The 2023 Hyundai Kona N is just about sold out in Australia, with the final 26 unsold examples of the high-performance small SUV destined for our market set to arrive in local dealerships this week.
Essentially a high-riding Hyundai i30 N hatch, the Kona N arrived in 2021 as something of a niche offering in Australia, with no true direct rival coming to market since then.
The closest any brand has come to threatening the Kona N was Cupra with its Formentor line-up, though no current variants of the hot Spanish SUV can match the Kona for performance at its two price points (starting at $49,200).

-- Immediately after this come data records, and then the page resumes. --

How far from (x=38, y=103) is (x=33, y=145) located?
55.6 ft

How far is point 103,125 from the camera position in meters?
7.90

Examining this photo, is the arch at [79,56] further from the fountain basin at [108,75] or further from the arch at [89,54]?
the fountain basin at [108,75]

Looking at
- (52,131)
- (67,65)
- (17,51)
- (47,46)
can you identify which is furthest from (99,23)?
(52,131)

Volkswagen arguably pulled it off with the release of the T-Roc R Grid Edition. The special-edition is priced roughly $2000 above the Kona N Premium but offers more power, torque and all-wheel drive as standard.

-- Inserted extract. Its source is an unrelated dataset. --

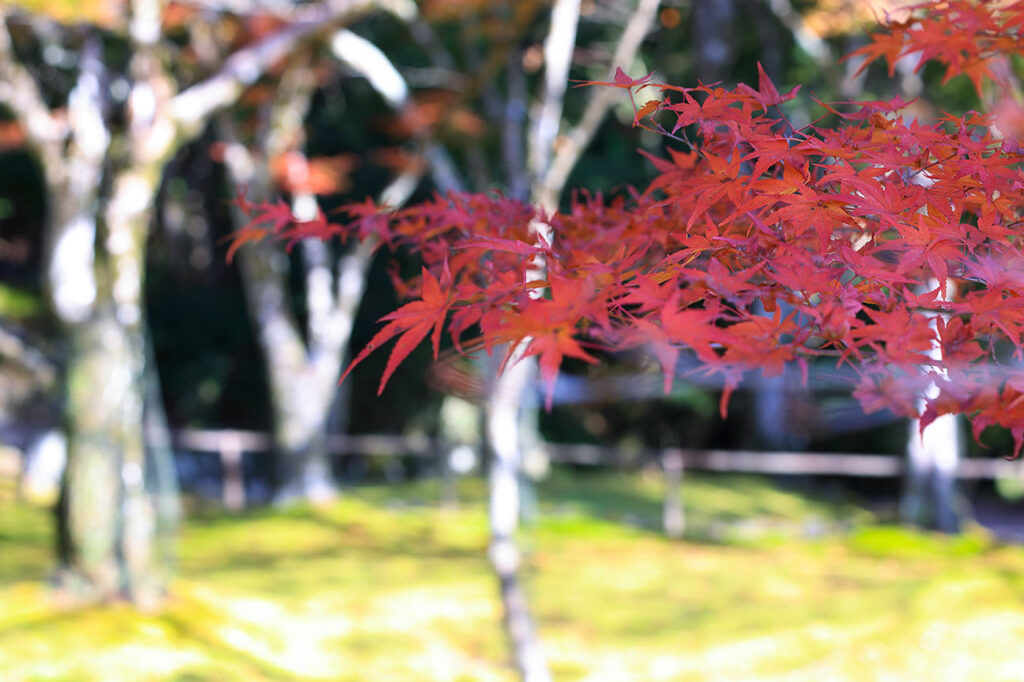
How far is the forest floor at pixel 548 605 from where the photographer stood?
5148 mm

Faster but more subdued in its character, the T-Roc R will continue in our market for the foreseeable future, while Hyundai is yet to lock in a second-generation Kona N, having insisted for a while now that “production of an all-new, high-performance Kona N will be considered later”.
If a second-generation Kona N is given the greenlight, there are a couple of avenues Hyundai could go down in terms of the basic recipe, with perhaps the easiest one being the adoption of the upcoming N-spec 2.5-litre turbo-petrol powertrain earmarked for the next-generation i30 Sedan N.
The powertrain was confirmed for future use by none other than Hyundai N chief technical adviser Albert Biermann at last year’s N Festival, where he told carsales the brand could “still come up with some nice powerful N-cars” featuring the Sonata-derived powerplant.
Global N boss Till Wartenberg expanded on these comments by saying the performance division aims to offer the propulsion options that customers want, within the confines of industry regulations.
The other possibility is for the Kona N to eventually be reborn as an EV, given the newly-launched second-generation Kona was developed first and foremost as an electric vehicle before internal combustion was added to the mix later.
The catch here is that Hyundai reckons the current 400V architecture underpinning the new Kona Electric isn’t capable of the sort of performance and track use expected of a modern N-car.
Wartenberg said last year it’d be at least six to eight years before EV technology would be ready for N models positioned beneath (read: cheaper than) the inbound IONIQ 5 N, which will start from $111,000 plus on-roads and offer supercar-like performance.
“The company has presented its high-performance electrification vision through RN22e and N Vision 74,” a local Hyundai spokesperson told carsales, seemingly adding weight to the prospect of an electric Kona N.
If the Kona N is going electric, we might not see it until the third-generation compact SUV, based on Wartenberg’s nominated six- to eight-year timeframe.